### Text block
Hospital passport scheme reduces anxiety in children, research shows

Researchers at NHS Education for Scotland have found the Hospital Passport scheme helps children in hospital.
passport for hospitals

A scheme developed by psychologists to help children feel more involved in their hospital care can play a valuable role in reducing anxiety, research has shown.

passport for hospitals
The passport scheme is proving successful for hospitals

The Hospital Passport scheme was developed at the Royal Hospital for Children in Glasgow and rolled out across Scotland in 2013 with funding from Glasgow Children’s Hospital Charity and NHS Education for Scotland (NES).

Children can use the passport as they travel around the hospital, collecting a variety of stickers or stamps as they go through different treatments.

App version

An app version of the Hospital Passport has also been rolled out to appeal to older children and teenagers.

Researchers from NES surveyed 77 paediatric staff who have been using the passport kits regularly.

The team found that 86% of staff said the kits helped parents and carers encourage their children to use psychological coping strategies, while 73% said the passports helped children to communicate with staff.

### What you will do
1/ Revise the part of the hospital passport article that opens with the words containing "A scheme developed" and closes with "for Scotland (NES).", substituting "program" for "scheme".
2/ Answer these questions using the hospital passport article:
(a) At which hospital was the Hospital Passport scheme developed?
(b) How many paediatric staff did the NES researchers survey?
(c) What percentage of staff said the passports helped children to communicate with staff?
3/ Resume the hospital passport article after its final sentence and carry it forward.

### Data extract
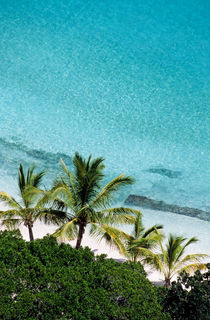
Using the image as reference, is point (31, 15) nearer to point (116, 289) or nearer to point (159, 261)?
point (159, 261)

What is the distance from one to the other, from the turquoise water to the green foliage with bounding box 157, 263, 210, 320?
14.2 m

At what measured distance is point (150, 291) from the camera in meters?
8.02

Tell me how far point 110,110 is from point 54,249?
20164mm

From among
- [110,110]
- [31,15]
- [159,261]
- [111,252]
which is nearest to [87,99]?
[110,110]

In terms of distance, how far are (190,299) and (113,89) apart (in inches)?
921

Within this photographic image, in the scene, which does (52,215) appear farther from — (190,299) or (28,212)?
(190,299)

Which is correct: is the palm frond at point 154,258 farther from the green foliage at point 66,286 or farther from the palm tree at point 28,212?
the palm tree at point 28,212

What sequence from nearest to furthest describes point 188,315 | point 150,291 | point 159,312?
1. point 188,315
2. point 159,312
3. point 150,291

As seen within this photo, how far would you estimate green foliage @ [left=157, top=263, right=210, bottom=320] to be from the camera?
6723 mm

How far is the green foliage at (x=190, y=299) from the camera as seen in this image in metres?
6.72

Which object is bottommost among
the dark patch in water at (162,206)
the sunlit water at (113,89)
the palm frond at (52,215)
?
the palm frond at (52,215)

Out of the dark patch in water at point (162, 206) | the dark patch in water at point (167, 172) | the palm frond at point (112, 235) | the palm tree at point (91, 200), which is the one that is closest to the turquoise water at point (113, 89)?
the dark patch in water at point (167, 172)

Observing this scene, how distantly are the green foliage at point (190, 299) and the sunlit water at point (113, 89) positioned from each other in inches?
543

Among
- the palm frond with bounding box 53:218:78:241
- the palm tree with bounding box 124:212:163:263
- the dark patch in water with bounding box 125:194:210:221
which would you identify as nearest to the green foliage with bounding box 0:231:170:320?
the palm frond with bounding box 53:218:78:241
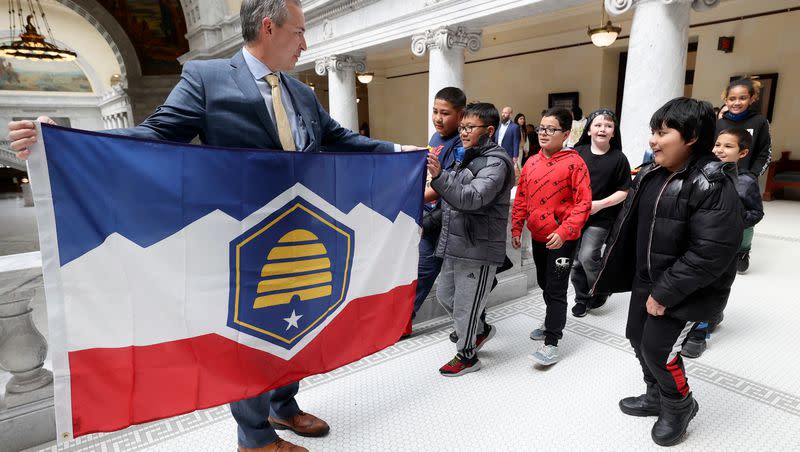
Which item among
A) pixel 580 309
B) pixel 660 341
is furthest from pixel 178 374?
pixel 580 309

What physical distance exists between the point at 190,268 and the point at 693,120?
2.11m

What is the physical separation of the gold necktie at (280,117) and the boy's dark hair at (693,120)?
61.7 inches

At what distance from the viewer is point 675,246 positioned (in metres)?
1.88

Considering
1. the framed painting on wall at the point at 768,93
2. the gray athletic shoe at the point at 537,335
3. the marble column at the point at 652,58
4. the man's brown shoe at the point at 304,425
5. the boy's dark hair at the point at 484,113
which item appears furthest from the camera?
the framed painting on wall at the point at 768,93

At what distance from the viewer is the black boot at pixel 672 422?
2.07 m

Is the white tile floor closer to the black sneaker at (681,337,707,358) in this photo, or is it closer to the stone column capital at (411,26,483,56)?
the black sneaker at (681,337,707,358)

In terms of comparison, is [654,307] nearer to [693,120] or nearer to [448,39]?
[693,120]

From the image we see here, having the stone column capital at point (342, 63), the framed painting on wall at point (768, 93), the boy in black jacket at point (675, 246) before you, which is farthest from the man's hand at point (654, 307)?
the framed painting on wall at point (768, 93)

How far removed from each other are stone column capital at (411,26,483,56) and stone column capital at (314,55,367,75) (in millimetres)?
2944

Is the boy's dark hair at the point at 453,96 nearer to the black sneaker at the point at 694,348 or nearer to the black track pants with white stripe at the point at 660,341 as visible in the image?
the black track pants with white stripe at the point at 660,341

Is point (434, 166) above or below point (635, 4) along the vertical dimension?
below

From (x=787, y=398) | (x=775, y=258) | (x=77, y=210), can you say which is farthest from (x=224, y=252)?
(x=775, y=258)

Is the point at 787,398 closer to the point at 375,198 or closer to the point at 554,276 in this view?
the point at 554,276

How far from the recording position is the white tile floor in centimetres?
212
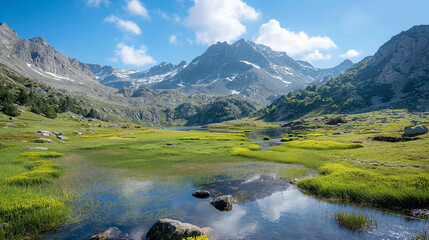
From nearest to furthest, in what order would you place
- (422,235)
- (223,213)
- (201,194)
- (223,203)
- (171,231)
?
1. (422,235)
2. (171,231)
3. (223,213)
4. (223,203)
5. (201,194)

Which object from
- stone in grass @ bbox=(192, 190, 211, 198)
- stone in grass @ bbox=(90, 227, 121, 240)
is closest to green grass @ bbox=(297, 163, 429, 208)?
stone in grass @ bbox=(192, 190, 211, 198)

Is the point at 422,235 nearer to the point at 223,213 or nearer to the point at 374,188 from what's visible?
the point at 374,188

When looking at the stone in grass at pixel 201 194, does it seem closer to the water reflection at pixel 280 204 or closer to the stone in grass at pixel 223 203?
Answer: the stone in grass at pixel 223 203

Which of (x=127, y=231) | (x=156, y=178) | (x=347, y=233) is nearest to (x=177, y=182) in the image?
(x=156, y=178)

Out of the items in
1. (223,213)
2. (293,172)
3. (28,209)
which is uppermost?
(28,209)

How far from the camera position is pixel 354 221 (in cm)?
1465

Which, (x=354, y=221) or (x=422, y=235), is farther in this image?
(x=354, y=221)

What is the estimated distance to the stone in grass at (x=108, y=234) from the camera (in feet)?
42.6

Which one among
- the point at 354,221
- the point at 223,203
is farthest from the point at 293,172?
the point at 223,203

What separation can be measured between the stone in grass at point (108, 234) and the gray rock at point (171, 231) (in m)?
2.29

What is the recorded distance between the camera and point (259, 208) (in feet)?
59.5

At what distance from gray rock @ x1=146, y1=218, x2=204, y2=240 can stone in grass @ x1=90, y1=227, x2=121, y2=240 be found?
90.1 inches

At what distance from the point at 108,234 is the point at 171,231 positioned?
4.67m

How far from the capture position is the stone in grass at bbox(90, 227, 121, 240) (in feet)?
42.6
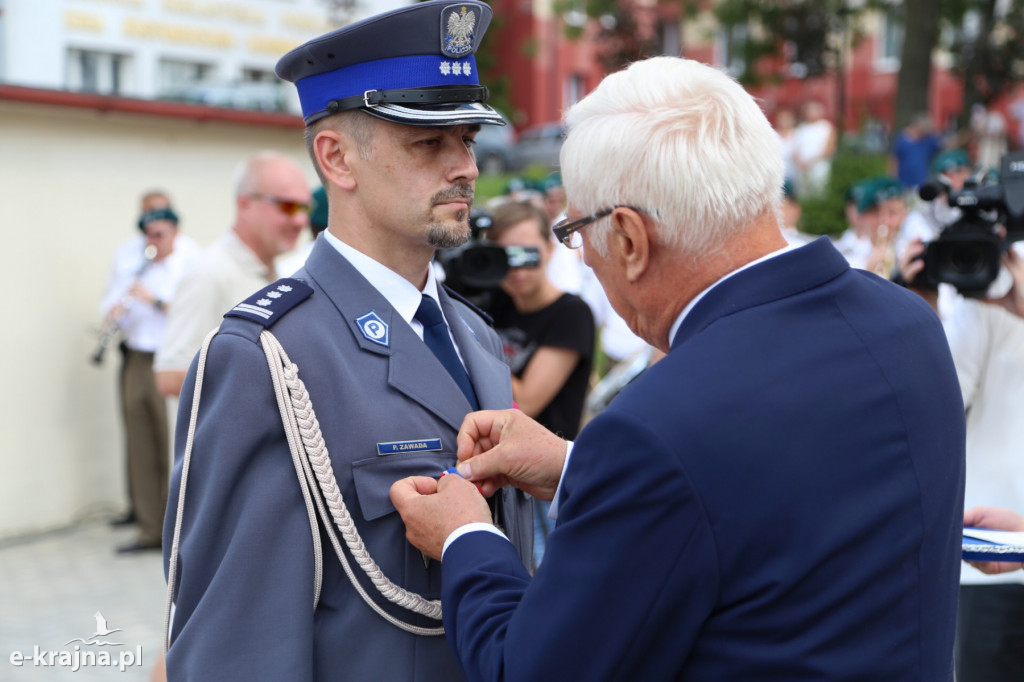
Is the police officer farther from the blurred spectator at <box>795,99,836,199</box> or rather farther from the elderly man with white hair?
the blurred spectator at <box>795,99,836,199</box>

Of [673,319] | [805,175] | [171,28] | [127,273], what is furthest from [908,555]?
[805,175]

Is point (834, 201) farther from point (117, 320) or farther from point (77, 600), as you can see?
point (77, 600)

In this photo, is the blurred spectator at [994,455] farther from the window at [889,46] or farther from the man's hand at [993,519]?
the window at [889,46]

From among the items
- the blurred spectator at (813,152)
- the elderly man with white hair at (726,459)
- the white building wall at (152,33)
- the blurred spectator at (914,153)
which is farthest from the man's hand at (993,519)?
the blurred spectator at (914,153)

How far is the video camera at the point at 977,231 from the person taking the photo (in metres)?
3.03

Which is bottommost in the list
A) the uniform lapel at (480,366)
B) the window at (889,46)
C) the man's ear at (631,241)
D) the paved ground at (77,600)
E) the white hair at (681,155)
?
the paved ground at (77,600)

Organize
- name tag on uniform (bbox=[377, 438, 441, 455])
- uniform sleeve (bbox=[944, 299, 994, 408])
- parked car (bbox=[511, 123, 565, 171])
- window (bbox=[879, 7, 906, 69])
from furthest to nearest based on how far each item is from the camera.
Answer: window (bbox=[879, 7, 906, 69]) < parked car (bbox=[511, 123, 565, 171]) < uniform sleeve (bbox=[944, 299, 994, 408]) < name tag on uniform (bbox=[377, 438, 441, 455])

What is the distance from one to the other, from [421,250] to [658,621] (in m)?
0.90

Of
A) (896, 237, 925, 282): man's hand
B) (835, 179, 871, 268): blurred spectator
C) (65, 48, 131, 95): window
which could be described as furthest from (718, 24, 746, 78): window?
(896, 237, 925, 282): man's hand

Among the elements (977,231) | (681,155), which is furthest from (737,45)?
(681,155)

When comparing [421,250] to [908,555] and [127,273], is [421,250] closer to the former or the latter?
[908,555]

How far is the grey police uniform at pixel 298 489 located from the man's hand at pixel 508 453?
60 mm

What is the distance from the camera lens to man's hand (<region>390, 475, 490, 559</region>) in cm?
Result: 169

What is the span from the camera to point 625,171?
4.98 feet
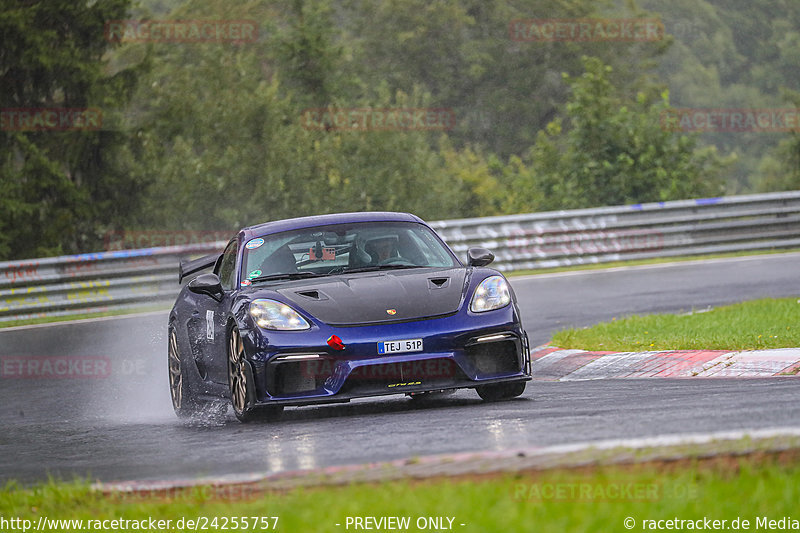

### Answers to the tasks
1/
A program developed by psychologists to help children feel more involved in their hospital care can play a valuable role in reducing anxiety, research has shown.

passport for hospitals
The passport program is proving successful for hospitals

The Hospital Passport program was developed at the Royal Hospital for Children in Glasgow and rolled out across Scotland in 2013 with funding from Glasgow Children’s Hospital Charity and NHS Education for Scotland (NES).

2/
(a) The Royal Hospital for Children in Glasgow.
(b) 77.
(c) 73%.

3/
Additionally, 42% of hospital staff surveyed believed that the Hospital Passports could reduce the amount of time needed to prepare children for procedures.

'Proven success'

Psychologist Dr Janie Donnan, programme lead for paediatric psychology at NES and co-creator of the Hospital Passport Coping Kit, said: ‘The passport has proven to be a great success, with parents and children as well as healthcare staff.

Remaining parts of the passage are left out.